Alas my Palestinian interlocutor had used the opportunity, I thought, to grandstand. He hauled out terms like “apartheid wall” and equated “price tag” attacks on Palestinians by Israeli settlers with Palestinian terror. We didn’t agree on much, but agreed to disagree in an atmosphere of mutual respect.
My response was to say, let’s get together. His response, surprising in today’s environment, was immediately to say yes.
After our first meeting but before we met for dinner, I discovered through Facebook that my new acquaintance had spoken passionately and unsparingly about the plight of Palestinians at an anti-Israel demonstration.

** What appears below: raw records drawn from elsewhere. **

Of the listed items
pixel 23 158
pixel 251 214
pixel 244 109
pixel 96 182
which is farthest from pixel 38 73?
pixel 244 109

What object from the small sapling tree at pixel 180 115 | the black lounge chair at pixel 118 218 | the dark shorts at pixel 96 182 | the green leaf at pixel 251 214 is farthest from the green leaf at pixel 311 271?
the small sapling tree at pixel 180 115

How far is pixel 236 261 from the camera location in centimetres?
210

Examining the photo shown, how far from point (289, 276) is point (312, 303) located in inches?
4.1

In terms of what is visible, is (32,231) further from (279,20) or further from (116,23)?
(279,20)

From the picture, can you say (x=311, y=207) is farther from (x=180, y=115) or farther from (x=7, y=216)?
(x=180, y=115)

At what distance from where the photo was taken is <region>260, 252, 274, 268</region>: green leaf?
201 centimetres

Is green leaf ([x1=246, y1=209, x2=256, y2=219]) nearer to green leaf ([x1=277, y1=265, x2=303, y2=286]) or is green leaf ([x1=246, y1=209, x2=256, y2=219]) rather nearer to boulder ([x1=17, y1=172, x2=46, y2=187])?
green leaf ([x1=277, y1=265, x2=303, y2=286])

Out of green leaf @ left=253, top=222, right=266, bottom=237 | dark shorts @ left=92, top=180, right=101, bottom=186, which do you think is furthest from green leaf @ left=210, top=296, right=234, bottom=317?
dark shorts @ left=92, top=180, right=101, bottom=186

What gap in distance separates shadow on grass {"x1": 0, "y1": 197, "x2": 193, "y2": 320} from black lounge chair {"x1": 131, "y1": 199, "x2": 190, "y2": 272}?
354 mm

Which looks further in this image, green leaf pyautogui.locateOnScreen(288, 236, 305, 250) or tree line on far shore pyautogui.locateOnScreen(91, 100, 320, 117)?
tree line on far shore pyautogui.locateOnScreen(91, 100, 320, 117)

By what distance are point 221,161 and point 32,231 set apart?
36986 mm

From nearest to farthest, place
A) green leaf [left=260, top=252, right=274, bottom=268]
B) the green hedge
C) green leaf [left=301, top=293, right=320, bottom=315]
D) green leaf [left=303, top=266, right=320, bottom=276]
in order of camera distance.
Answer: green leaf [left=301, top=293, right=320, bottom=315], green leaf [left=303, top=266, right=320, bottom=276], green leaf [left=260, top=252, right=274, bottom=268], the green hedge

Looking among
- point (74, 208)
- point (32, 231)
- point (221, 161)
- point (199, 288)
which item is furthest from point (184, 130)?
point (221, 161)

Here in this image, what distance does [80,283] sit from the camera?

I would have expected from his posts that he, like so many other Palestinians, would have refused to meet with me, a supporter of Israel if not all its policies.
What I learned from our meal together is that anti-normalization is not universally embraced. There are Palestinian (and pro-Israel) activists who reject the zero-sum paradigm. They reject anti-normalization and believe that by talking we might arrive at accommodation rather than more war.
“Something went wrong along the way,” my Palestinian acquaintance wrote to me. “Without putting blame on anyone—because each of us can point to atrocities committed by the other—we need to find common elements that bind us together. We can and should be able to find a solution to this mess but only if we leave our emotions at home or if we both understand each other’s emotions. What is missing is the human element. Each side is not seeing the tragic divide from the other side’s eyes.”
I applaud him for his stance. Perhaps I’ll challenge him to post it on Facebook. Meanwhile, together with our mutual friend, the mediator who brought us together in the first place, we discussed the possibility of convening Palestinian Americans and Jewish Americans to draft a joint statement, deploring violence and calling for justice for both peoples.
Yes, the ultimate solution to the conflict lies afar, but for my Palestinian acquaintance and me “afar” is here in Chicago. The distance between “there” and “here” has shrunk; so too should the gulf between us.